«Anche là è Roma»
DOI: 10.1401/9788815410559/c5
Spessi fili di memorie personali
collaborarono insieme ad altri fattori nell’impedire un serio dibattito su
quell’esperienza italiana nell’epoca della decolonizzazione. Nell’immediato dopoguerra
non ve ne fu né l’urgenza né l’intenzione. Anni dopo, il dibattito era ormai viziato
dalla presenza di studiosi che si posero a guardia di quel passato, accusando le più
giovani generazioni di politicizzare troppo il discorso e disconoscere così l’apporto
scientifico dato da quei grandi maestri. Per impedire l’avvio di una riflessione critica
che permettesse di risolvere quella solo apparente dicotomia, ci si trincerava nella
sempre pretestuosa accusa di voler cancellare un certo passato.

§ **Elenco dei compiti**
(1) Secondo l'estratto sul mancato dibattito intorno all'esperienza italiana, di che cosa accusavano le più giovani generazioni gli studiosi che si posero a guardia di quel passato?
(2) Prosegui l'estratto sul mancato dibattito intorno all'esperienza italiana a partire dalla sua ultima frase.

§ **Dati forniti**

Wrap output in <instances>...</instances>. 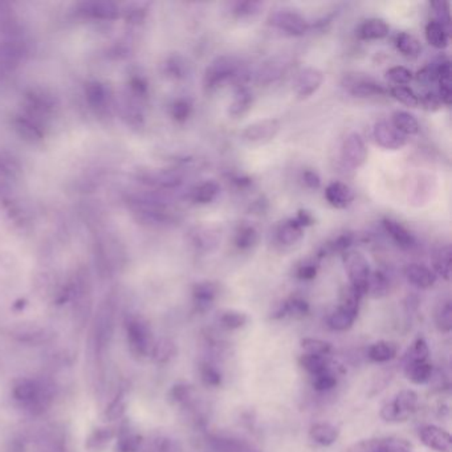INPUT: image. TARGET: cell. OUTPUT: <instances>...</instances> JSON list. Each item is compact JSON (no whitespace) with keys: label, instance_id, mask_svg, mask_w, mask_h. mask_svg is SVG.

§ **Risposte per compito**
(1) Di politicizzare troppo il discorso e disconoscere così l'apporto scientifico dato da quei grandi maestri.

(2)
¶{p. 203}
3. L’Istituto di Studi Romani e la decolonizzazione
Nonostante la soppressione delle
grandi istituzioni dell’Italia coloniale, sopravvissero alla fine della guerra alcuni
enti che in quel contesto avevano fatto fortuna. L’Istituto di Studi Romani, mantenutosi
indenne grazie alle abilità camaleontiche di Galassi Paluzzi, tentò persino di
riprendere almeno uno dei fili dei suoi progetti africanisti, quello che nella sua
tecnicità appariva meno legato al passato fascista, la Bibliografia dell’Africa romana.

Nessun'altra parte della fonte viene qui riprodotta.